## Aufgaben
- A) Beantworte mit Hilfe der Rezension zum Bundesrat-Buch diese drei Fragen:
(i) In welcher Stadt, in welchem Jahr und bei welchem Verlag ist das Buch erschienen?
(ii) Seit wie vielen Jahren forscht Urs Altermatt zum Bundesrat?
(iii) Welchen Zeitraum soll Urs Altermatt laut dem letzten Satz des Buches 2021 darstellen?
- B) Nenne die drei Gruppen, deren Wahrnehmung des Kollegialorgans laut der Rezension in der «Einführung» behandelt wird.

## Lesetext

####

U. Altermatt: Der schweizerische Bundesrat 1848–1875

Cover
Titel
Vom Unruheherd zur stabilen Republik. Der schweizerische Bundesrat 1848–1875. Teamplayer, Schattenkönige und Sesselkleber


Autor(en)
Altermatt, Urs
Erschienen
Zürich 2020: NZZ Libro
Anzahl Seiten
357 S.
von
Sebastian Brändli

«Ist es das jetzt?» Ist das vorliegende Buch nun endlich das «opus magnum» des Freiburger Bundesratsspezialisten Urs Altermatt, der seit über 30 Jahren zum obersten Exekutivorgan des schweizerischen Bundesstaates forscht und publiziert? Diese Frage ist mit Jein zu beantworten, denn einerseits versucht das zu rezensierende Werk die historische und politische Quintessenz des Bundesrates zu fassen – eine gute Vorbedingung für ein letztes abschliessendes Werk –, anderseits weist nur schon die terminliche Einschränkung im Untertitel auf die Jahre 1848–1875 auf die Chance hin, einen zweiten oder gar dritten Band zum gleichen Thema zu erwarten (was Seite 357 als letzter Satz des ganzen Werks auch angeführt wird: «Für 2021 ist vorgesehen, dass Urs Altermatt die Periode von 1874–1919 zur Darstellung bringt.») Mit weiteren Publikationen ist also zu rechnen.

Was bringt der Band? Der erste Text, als «Vorwort» überschrieben, macht zunächst einen aktuellen Bezug zur Rolle des Bundesrates während der Corona-Seuche 2020, bietet dann einen Überblick über bisher entstandene Publikationen im Bundesratsprojekt und skizziert in einer sehr kurzen Form das Vorhaben: Aufzeigen von «Kontinuitäten und Wandlungen des Bundesrates während der Anfangsperiode des Bundesstaates von 1848 bis 1874/75 im diachronen Zeitverlauf» (S. 11 f.). Dem folgt ein «Einführung» genannter, analytischer Text mit den wichtigsten Eigenschaften und Spezifika des schweizerischen direkt-demokratischen Regierungssystems mit einer Kollegialregierung als Exekutive. Dabei werden streng politologische Fragen mit Fragen der Wahrnehmung des Kollegialorgans durch Bevölkerung, Medien und Wissenschaft gemischt: Entstanden ist eine farbige Skizzierung der Besonderheiten des Schweizer Modells. Selbstverständlich wird auch hervorgehoben, dass zwar viele Bücher zu Bundesräten und speziellen Fragen bestünden, aber «keine systematische Bundesratsgeschichte» (S. 25).

####

## Daten

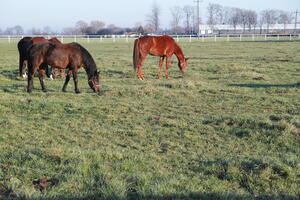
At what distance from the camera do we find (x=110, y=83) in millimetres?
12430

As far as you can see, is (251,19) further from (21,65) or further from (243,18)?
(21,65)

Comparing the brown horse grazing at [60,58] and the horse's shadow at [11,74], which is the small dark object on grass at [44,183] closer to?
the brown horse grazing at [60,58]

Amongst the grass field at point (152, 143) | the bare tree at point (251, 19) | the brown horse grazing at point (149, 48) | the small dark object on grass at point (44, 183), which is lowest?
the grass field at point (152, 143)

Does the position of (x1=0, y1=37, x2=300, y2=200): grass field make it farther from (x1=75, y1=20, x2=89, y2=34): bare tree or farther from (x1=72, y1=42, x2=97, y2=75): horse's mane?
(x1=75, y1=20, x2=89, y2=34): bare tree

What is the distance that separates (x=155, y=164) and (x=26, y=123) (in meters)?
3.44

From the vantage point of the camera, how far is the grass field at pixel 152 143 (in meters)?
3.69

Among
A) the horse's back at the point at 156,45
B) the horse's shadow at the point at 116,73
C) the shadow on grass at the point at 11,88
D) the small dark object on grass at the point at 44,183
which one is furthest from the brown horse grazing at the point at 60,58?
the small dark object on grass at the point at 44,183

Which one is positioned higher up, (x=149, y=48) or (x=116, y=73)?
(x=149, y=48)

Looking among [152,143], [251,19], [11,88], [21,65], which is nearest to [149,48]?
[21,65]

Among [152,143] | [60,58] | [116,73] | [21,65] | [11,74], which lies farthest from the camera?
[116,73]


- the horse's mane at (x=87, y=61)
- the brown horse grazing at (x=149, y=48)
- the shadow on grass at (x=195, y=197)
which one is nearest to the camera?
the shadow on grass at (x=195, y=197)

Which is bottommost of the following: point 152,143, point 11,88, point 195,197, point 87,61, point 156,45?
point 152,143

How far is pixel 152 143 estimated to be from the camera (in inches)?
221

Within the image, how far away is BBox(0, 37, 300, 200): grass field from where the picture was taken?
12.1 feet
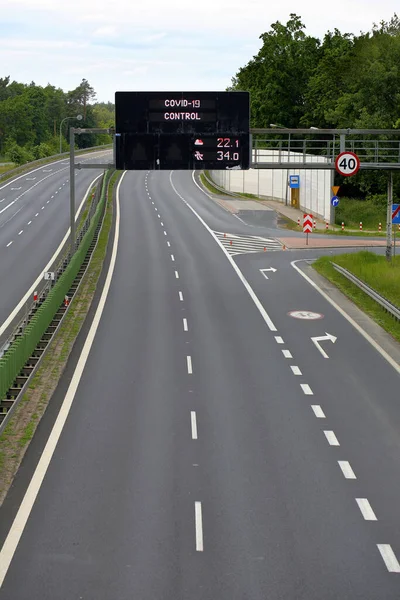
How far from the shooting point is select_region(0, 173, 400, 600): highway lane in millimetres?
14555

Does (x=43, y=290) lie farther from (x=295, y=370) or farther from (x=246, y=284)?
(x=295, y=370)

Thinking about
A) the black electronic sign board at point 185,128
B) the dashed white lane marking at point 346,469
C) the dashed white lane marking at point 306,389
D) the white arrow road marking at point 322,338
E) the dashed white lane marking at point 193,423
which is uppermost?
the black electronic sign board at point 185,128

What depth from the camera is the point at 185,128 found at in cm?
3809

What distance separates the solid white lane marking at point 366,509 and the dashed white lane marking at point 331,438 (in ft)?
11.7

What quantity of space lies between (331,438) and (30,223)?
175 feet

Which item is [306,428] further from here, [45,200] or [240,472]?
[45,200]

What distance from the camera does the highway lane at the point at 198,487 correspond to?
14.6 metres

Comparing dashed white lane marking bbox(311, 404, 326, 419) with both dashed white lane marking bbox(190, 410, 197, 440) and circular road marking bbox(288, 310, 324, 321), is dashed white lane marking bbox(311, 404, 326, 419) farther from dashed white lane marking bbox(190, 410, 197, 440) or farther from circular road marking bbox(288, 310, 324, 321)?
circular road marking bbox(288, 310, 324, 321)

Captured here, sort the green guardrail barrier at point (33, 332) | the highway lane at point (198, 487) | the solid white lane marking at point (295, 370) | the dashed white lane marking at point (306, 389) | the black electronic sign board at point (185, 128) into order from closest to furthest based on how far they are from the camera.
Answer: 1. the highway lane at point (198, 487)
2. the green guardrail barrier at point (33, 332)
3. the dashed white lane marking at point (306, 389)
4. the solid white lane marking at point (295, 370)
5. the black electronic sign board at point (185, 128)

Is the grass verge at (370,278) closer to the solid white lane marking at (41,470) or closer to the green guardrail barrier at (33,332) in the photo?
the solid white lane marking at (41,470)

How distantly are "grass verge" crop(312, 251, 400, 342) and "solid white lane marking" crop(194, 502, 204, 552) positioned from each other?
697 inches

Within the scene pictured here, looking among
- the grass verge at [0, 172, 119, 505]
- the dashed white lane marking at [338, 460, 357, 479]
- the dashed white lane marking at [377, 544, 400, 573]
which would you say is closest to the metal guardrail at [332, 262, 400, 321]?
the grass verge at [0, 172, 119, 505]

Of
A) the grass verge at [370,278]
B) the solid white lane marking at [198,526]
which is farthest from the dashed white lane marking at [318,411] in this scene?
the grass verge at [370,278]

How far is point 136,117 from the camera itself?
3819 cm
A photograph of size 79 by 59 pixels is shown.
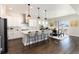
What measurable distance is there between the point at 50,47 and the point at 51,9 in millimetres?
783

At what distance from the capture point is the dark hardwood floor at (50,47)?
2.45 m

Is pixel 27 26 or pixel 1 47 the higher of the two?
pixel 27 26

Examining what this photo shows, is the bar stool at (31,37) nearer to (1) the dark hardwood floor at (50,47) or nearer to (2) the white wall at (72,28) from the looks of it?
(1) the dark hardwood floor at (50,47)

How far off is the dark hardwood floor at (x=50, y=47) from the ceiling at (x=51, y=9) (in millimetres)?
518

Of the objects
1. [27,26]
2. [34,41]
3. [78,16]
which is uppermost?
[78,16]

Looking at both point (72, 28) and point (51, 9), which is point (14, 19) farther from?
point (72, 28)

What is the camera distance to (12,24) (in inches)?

####

## Lösungen
- A)
(i) Zürich, 2020, NZZ Libro
(ii) Seit über 30 Jahren
(iii) 1874–1919

- B) Bevölkerung, Medien, Wissenschaft